香美市から帰った数日後の土曜日。朝9時半。大豊のお隣にある本山町役場に居た。

吉野川源流域にある、大豊・本山・土佐町・大川村・いの町をまとめて嶺北(れいほく)地域という。いずれも四国中央の中山間部、過疎地である。本山町役場までは大田口の自宅からは20分ほど。

この本山町役場を訪れたのは、土佐ジロー協会から土佐ジロー生産組合とやらの組合長(?)さんがこの本山に住んでいると紹介されたからである。

高知に来たからには近年有名になってきた卵肉兼用の地鶏である土佐ジローを飼いたいと思っていた。土佐ジローは土佐地鶏とロードアイランドレッドという鶏種を掛け合わせで作られている。

そこでこの機会に上の協会に問い合わせをして詳しい話を聞ける人物を紹介してもらったのだ。そしてその人物を紹介してもらうべく、本山町役場の農業関連の部署に連絡しアポイントを取っていたという訳だ。

募集していた農業研修生への応募はとりあえず済ませた。後はボーっと結果待ちをしていても仕方ないから研修制度に頼らない就農方法を模索していた。

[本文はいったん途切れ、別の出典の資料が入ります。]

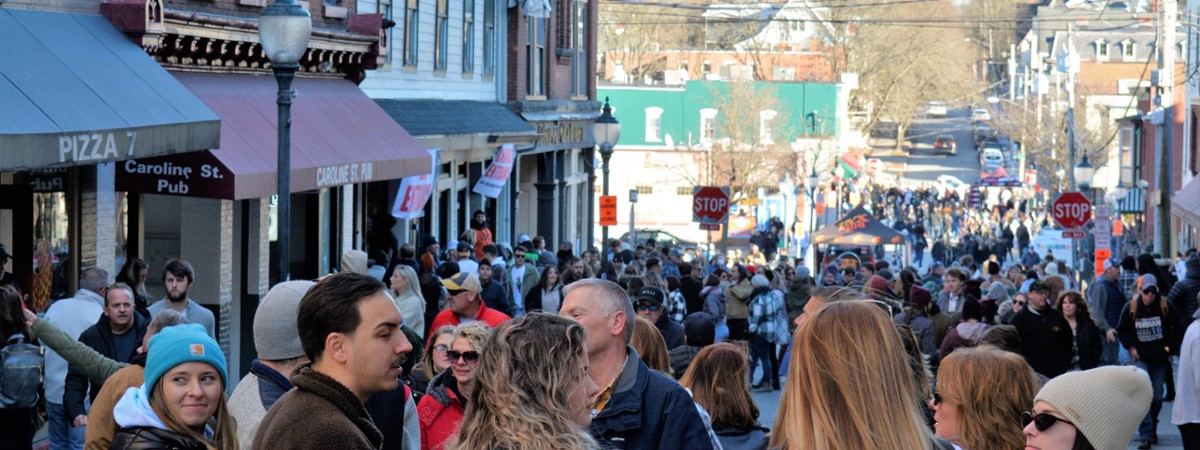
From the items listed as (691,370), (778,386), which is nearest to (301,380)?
(691,370)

その調査の途中で本山町が土佐ジロー飼育が盛んであることも別ルートからの情報で上がっていた。

本山町にも農業研修制度もあることは知っていたのだが、大豊に申し込む際の昨年11月に問い合わせて4月からの研修生は既に決定していることを聞いていた。

だから研修制度を使わずに土佐ジローの飼育で新規就農できないでしょうか、という問い合わせのついでに生産組合長さんを紹介してもらうことになったのだ。

その電話に出た本山町の若い担当者は極めて積極的だった。後に私の2歳下だと言った彼は電話したその日の内に生産組合の組合長さんに連絡してくれた。こうして短時間でのアポイントが実現したという訳だ。

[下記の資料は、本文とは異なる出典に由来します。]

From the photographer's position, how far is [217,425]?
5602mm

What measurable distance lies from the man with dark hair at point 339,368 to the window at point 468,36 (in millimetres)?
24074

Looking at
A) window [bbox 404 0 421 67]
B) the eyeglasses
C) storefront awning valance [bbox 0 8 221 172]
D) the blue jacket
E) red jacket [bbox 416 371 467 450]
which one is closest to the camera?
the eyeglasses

土曜日だというのにその担当者は誰も居ない役場に朝一で出勤し、冷たい雨の降る中私を車に乗せて細い山道を丁寧に運転し案内してくれた。

着くまで20分ほどの車中で彼は私に町内で土佐ジローを飼育している農家について、また本山町の農業への取り組みなどについて色々教えてくれた。


組合長さんのお宅に到着するといきなり土佐ジローの鶏舎が見えた。

土佐ジロー養鶏化.JPG

こちらが鶏舎の中。

土佐ジロー小屋.JPG

土佐ジローを見たのがこれが初めて。まず思ったのは実に小柄な鶏だということ。身軽であることから結構高くまで飛べるらしい。

組合長さんもとても親切な方で餌のこと、鶏舎のこと、費用などについて何でも率直に教えてくれた。

これは土佐ジロー専用の餌。

ジローの餌.JPG

更に近所に空いている家があること、またどこそこの農地が空いているなどと情報を教えてくれた。

組合長さんのお宅を辞した後、泉さんが考えていてくれた養鶏の候補地へ案内してくれた。

車を停めてここだと言われた場所から左手に階段が延びておりその先に鳥居が見える。更に鳥居の先は普通の神社の雰囲気と違ってとても明るい。

鳥居の先は・・・.JPG

この階段は登らずに右手へ少し下るとこじんまりしたとても雰囲気の良い里山風景が目下に広がった。

雰囲気の良い里山.JPG

泉さんが右手の茶畑の下方を指してあそこだと言う。

空き地.JPG

茶畑の下に500坪程もある平地が見えた。竹やぶの先は吉野川の支流が流れておりここなら民家から離れているのでクレームなども出ないだろうとのこと。

新規就農者が知らぬ土地でいきなり養鶏をやるにはその公害的なイメージ(臭い・鳴声)のため地元の人達の理解・信頼が得られなければならず極めてハードルが高いのだ。ということが最近わかってきた。

しかしこの泉さん、仕事が実に早い。そしてその情熱。こういう人が一人居るだけで何人の就農者が助かることか。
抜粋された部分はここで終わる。